A recent study from Cardiogram and the University of California, San Francisco suggested that the Apple Watch can be a test for obstructive sleep apnea. It is exciting to think that wearable devices could provide an accessible, low-cost approach to evaluating obstructive sleep apnea. At the same time, it would be important to examine carefully the implications of this work. Are wearable devices like the Apple Watch really usable as a test for obstructive sleep apnea?
First and foremost, I am no expert in deep neural networks, a type of deep learning or machine learning that was used in the research study, although I know enough to understand its complexity because I am working with some experts in machine learning from the USC Viterbi School of Engineering through our multidisciplinary group called Sleep Health using Bioengineering, or SleepHuB. I also did not attend the study’s presentation at the American Heart Association conference earlier this month. So I will confine myself to the study’s reported findings and the implications for obstructive sleep apnea testing. The study examined over 6000 users of the Apple Watch who agreed to participate in the study. The research study participants reported whether they had been diagnosed with obstructive sleep apnea, which is not truly ideal because some people may have had sleep apnea without knowing it because they had not had a sleep study. The participants were divided into two groups: one to train the network and the other to test it. The results showed that the Apple Watch data predicted a diagnosis of obstructive sleep apnea with 90% sensitivity and 60% specificity.
What do the Apple Watch study findings mean for sleep apnea?
Sensitivity is the likelihood that the Apple Watch shows a diagnosis of obstructive sleep apnea if they had been diagnosed with it on a sleep study, so the 90% figure is a good thing and is intriguing. However, the specificity may be more important for using the Apple Watch to test for sleep apnea. Specificity is the likelihood that the Apple Watch shows that someone does not have obstructive sleep apnea if they do not have it. Although this study is not perfect because many people did not have previous sleep studies (potentially affecting the specificity), a specificity of 60% is probably not good enough to use the Apple Watch in taking care of patients at this time.
Here is one example why. Often I see patients in whom I am concerned about obstructive sleep apnea, but we get a sleep study that shows no obstructive sleep apnea. We may worry that the sleep study was not entirely accurate, meaning that they really do have obstructive sleep apnea, yet the sleep study did not provide accurate information on the night of the test. There are many reasons that this could occur. For example, someone may not sleep comfortably during the one night of their study, making their sleep lighter or more disrupted than a typical night. In such a situation, we might evaluate data from the Apple Watch or another wearable device to see if it matched the negative sleep study. We could always repeat a sleep study, but we might not if Apple Watch data suggested that obstructive sleep apnea was unlikely.
How might we use this study about the Apple Watch and sleep apnea?
The Apple Watch could be used for screening patients, diagnosing patients, or monitoring patients during treatment. For all of these uses, we might want to replace the current approach of sleep studies with something simpler and cheaper like analysis of Apple Watch data. Clearly this study is an important first step but not enough evidence to consider replacing sleep studies with the Apple Watch.
From my time as a faculty member at UCSF, I happen to know two of the study’s authors, Dr. Greg Marcus and Dr. Mark Pletcher, and respect the substantial, interesting work that was done. Because a specificity of 60% is not really good enough to make clinical decisions, I am sure the authors would agree that more research and refinement is necessary before this would ever be used for the care of patients.
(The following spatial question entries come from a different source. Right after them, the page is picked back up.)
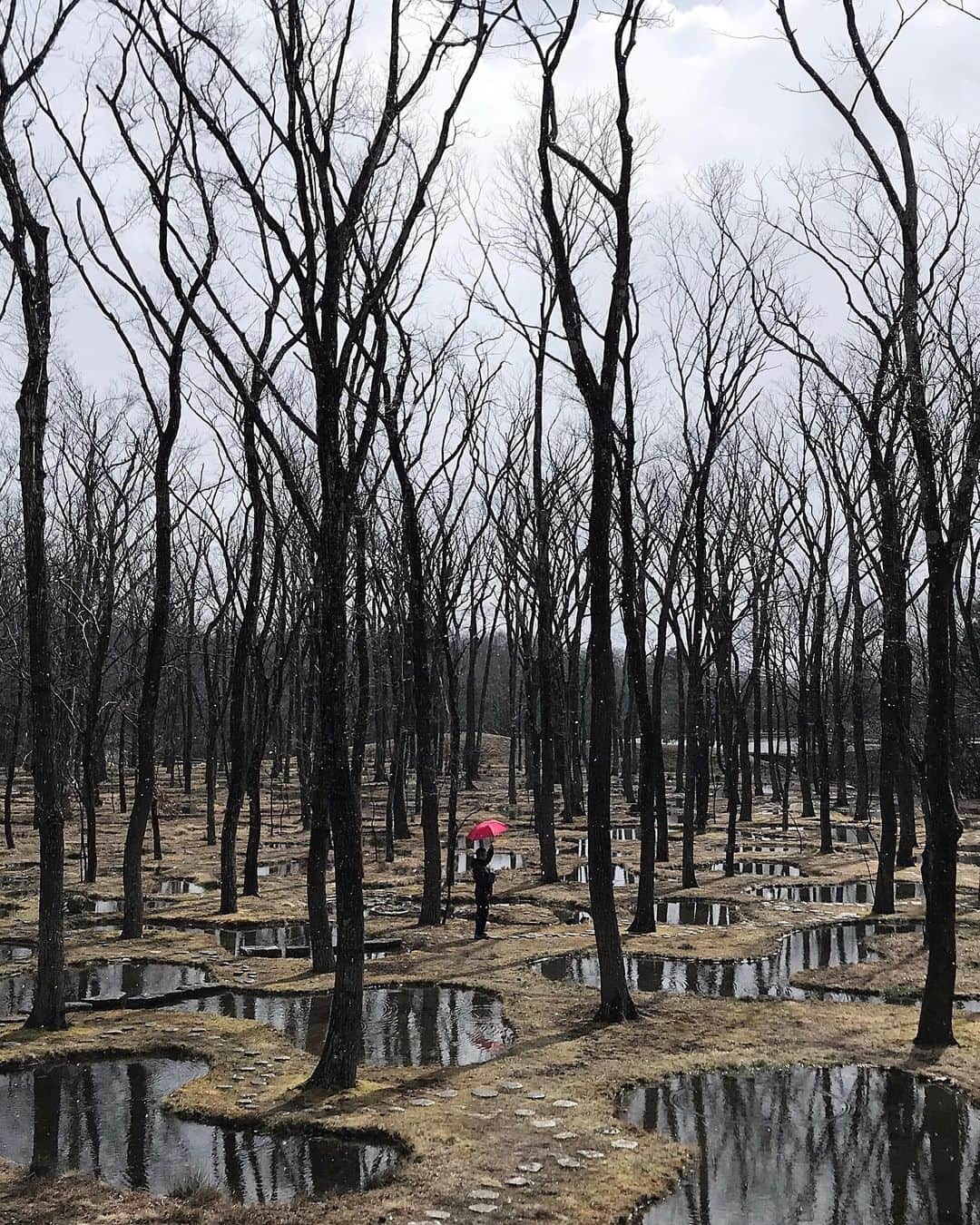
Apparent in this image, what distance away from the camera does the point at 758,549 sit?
30531 mm

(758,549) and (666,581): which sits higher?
(758,549)

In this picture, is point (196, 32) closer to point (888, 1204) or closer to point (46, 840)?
point (46, 840)

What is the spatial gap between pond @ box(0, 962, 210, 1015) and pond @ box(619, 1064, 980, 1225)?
23.8ft

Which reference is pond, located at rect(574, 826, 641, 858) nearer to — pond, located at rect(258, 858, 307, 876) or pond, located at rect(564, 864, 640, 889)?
pond, located at rect(564, 864, 640, 889)

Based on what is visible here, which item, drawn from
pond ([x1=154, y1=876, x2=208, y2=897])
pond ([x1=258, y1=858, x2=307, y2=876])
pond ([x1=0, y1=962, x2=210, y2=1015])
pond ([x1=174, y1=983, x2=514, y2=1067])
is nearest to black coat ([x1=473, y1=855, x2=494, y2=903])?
pond ([x1=174, y1=983, x2=514, y2=1067])

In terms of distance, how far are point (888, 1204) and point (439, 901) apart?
37.8ft

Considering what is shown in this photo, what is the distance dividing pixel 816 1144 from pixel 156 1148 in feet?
16.8

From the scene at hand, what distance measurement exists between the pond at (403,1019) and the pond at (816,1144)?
2.29 m

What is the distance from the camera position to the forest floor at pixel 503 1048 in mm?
6855

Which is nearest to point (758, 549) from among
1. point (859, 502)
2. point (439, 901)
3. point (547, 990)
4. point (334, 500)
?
point (859, 502)

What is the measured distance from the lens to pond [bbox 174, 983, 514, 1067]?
34.8 feet

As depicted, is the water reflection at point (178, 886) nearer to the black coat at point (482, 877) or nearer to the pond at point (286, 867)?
the pond at point (286, 867)

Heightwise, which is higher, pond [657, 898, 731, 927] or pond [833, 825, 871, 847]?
pond [657, 898, 731, 927]

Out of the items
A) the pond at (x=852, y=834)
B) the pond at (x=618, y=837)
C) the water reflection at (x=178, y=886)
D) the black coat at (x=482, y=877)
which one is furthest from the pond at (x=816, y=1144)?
the pond at (x=852, y=834)
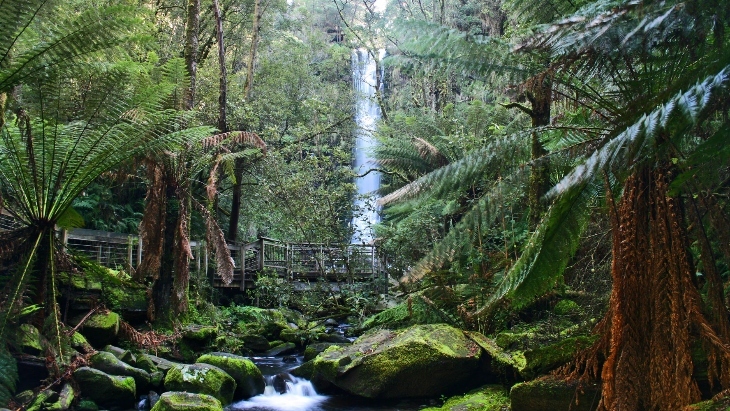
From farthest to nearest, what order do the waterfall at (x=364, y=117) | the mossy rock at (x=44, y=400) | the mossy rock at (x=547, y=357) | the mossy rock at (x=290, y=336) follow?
the waterfall at (x=364, y=117) < the mossy rock at (x=290, y=336) < the mossy rock at (x=44, y=400) < the mossy rock at (x=547, y=357)

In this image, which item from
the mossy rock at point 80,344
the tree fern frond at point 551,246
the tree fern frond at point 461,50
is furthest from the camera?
the mossy rock at point 80,344

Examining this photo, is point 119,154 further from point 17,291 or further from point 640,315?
point 640,315

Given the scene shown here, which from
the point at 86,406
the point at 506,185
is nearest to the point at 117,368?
the point at 86,406

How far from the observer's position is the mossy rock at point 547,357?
13.7ft

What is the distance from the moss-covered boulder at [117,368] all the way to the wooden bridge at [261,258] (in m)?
2.78

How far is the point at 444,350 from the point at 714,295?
3086 millimetres

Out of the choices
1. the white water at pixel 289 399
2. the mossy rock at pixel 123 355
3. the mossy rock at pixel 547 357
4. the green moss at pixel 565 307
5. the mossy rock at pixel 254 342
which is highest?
the green moss at pixel 565 307

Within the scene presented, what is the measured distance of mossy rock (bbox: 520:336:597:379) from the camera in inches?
164

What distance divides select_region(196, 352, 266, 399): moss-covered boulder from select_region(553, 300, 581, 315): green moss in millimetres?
3194

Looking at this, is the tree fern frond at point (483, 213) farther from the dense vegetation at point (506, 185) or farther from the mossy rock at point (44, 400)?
the mossy rock at point (44, 400)

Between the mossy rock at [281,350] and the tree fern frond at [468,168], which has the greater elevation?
the tree fern frond at [468,168]

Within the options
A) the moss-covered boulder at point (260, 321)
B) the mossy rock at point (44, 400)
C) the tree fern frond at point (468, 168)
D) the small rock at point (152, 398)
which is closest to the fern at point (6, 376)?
the mossy rock at point (44, 400)

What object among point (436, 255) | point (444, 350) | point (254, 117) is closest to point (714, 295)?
point (436, 255)

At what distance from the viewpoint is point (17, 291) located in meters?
4.14
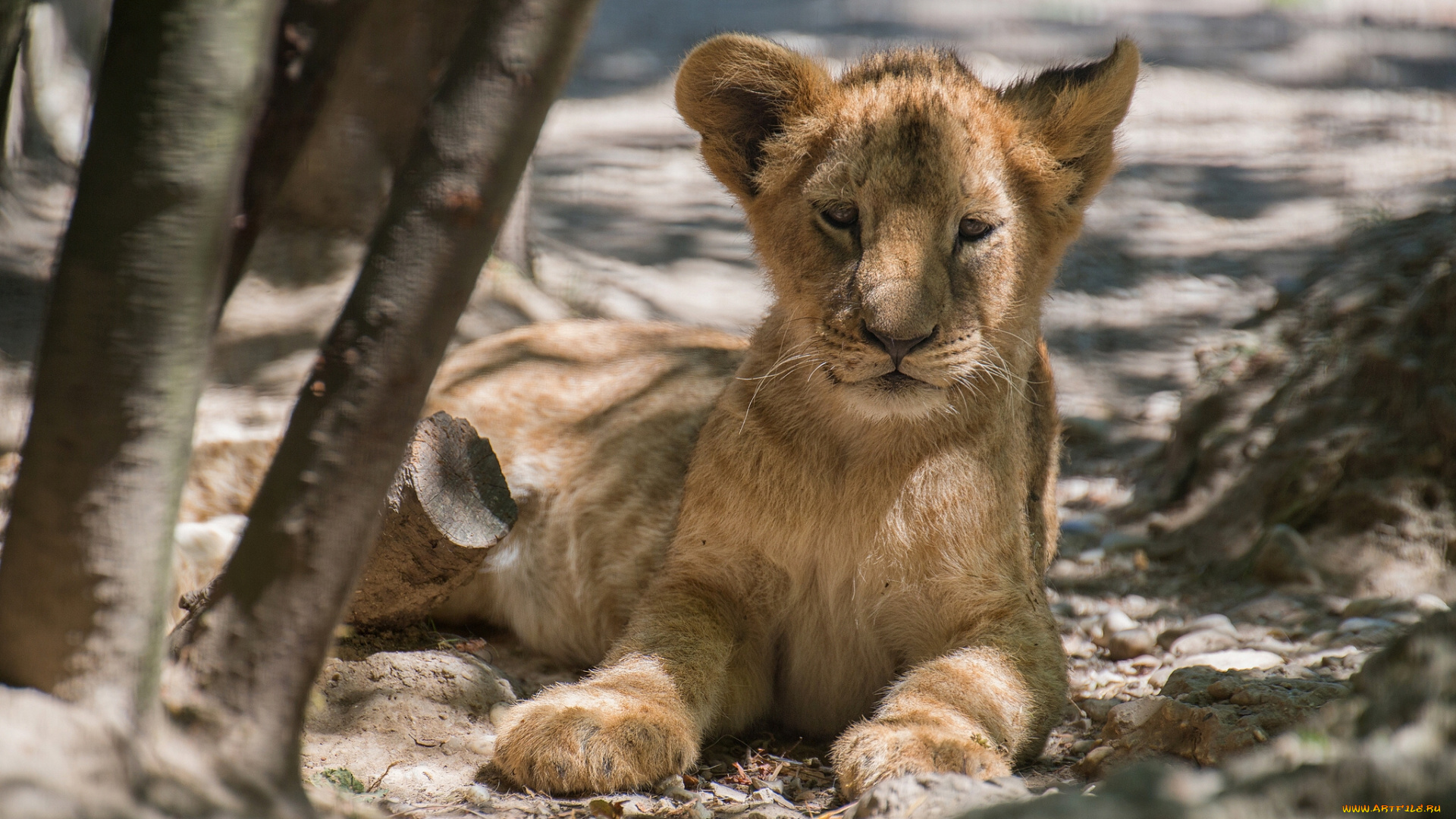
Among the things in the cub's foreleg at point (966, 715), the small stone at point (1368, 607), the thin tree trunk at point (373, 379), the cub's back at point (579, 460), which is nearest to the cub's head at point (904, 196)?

A wearable device like the Apple Watch may be most useful as a screening test, so future research should evaluate what are called the positive and negative predictive values of data from the Apple Watch or other wearable devices like the FitBit. I would propose the following:
- Work with the existing data to determine whether different Apple Watch data criteria could increase the specificity, even if it compromises the sensitivity. The goal would be to determine whether there is a best way to define a positive or negative Apple Watch test for sleep apnea.
- Perform studies to determine the positive and negative predictive values in various subgroups, for example those with and without loud snoring (that can also be detected by the Apple Watch). This would require performing sleep studies in everyone to see how the Apple Watch test for sleep apnea compared with sleep study results. This obviously is an expensive endeavor, and it would reqiure substantial research funding.
I am certainly not opposed to consumer devices or smartphone apps. In fact, I routinely refer patients to the SnoreLab smartphone app because it is a standardized method to track snoring. There are numerous consumer devices with unsubstantiated claims about benefits for sleep and sleep apnea. Most of them are pretty much useless, although the marketing departments would not want you to think so. I applaud the researchers and companies involved in this work, as they have taken the opposite approach of examining the potential of their approach before rushing to sell more devices on pipe dreams. I look forward to learning more about this work with the Apple Watch and the potential for wearables to streamline the evaluation and monitoring of patients with sleep disorders.